- [Passage provided]:
Start of Block

The interview is not only getting asked to invert a binary tree for working on a Rails shop or designing a microservice architecture with Kafka to solve the business imaginary scaling challenges. It is also an opportunity for you to understand little bit about the company and people you'll work with.
This is a compilation of questions and what you might learn from them when interviewing for a job. Consider this a list of suggestions to use as a foundation to write your own.
Team and company structure questions
Here you check how different parts and teams connect to each other and how your team fits in the big picture.
What's the team structure? Who I'll report to?
This is to learn how the company works. Here you can learn if the hierarchy is explicit or implicit, the later also known as "Oh, we don't have a hierarchy here".
How's the onboarding process looks like and what are the expectations?
Once you start on the job, if you're going to receive help fitting into your role and in how much time the company expects you to be productive. Here you can check how much support will be provided for new employees.
What is the turnover? How many people left the team?
If a considerable amount of people left the team, it can be one or more of the following, though not restricted to:
- Toxic environment
- Team is not a priority
- Job is not interesting
- Mismanagement
Did you have a conflict within the company? How it was handled? Someone was fired?
If yes, ask them to tell the story. You can learn a bunch of stuff here:
- How management deals with a**holes
- How conflict resolution works there
What is the journey the code takes from my machine to production?
Code reviews, trunk based development, CI/CD...? This is where we check some indicatives about the quality and real development processes
Career
How's the career ladder?
Can you advance your career inside the company without having to go into management roles? Usually larger companies have this well defined.

End of Block

- [Stored data]:

Start of Block

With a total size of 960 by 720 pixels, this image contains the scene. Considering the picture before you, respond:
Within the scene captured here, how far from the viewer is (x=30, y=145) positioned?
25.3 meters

End of Block
Start of Block

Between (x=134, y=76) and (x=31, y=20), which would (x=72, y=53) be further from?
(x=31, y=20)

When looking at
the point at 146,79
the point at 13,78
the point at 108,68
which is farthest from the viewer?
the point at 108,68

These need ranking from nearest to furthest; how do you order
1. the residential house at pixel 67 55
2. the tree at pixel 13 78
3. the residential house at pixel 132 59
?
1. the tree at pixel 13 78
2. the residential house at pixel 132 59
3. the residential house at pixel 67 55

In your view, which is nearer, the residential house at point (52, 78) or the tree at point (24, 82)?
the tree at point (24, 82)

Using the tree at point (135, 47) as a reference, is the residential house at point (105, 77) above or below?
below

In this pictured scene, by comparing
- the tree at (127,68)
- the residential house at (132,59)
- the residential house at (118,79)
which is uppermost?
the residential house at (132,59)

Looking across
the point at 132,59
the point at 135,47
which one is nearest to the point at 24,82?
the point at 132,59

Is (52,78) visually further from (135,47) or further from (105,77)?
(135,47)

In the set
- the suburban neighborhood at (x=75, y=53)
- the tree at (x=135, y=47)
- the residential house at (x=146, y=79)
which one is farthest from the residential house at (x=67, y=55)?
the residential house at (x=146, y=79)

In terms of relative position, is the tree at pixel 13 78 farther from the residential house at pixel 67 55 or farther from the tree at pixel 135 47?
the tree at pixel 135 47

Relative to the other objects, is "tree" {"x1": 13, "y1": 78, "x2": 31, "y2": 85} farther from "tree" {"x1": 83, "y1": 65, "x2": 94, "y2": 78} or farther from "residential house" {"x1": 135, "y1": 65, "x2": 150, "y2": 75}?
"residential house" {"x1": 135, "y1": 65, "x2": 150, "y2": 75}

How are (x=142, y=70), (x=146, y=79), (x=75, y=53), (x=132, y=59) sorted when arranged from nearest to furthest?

End of Block

- [What the task asks]: In the passage on job-interview questions above, shorten the paragraph beginning "If a considerable amount of people left the team" into a single sentence that keeps all of its listed causes.

- [Completed task]: High turnover on a team may signal, among other possible causes, a toxic environment, a team that is not a priority, uninteresting work, or mismanagement.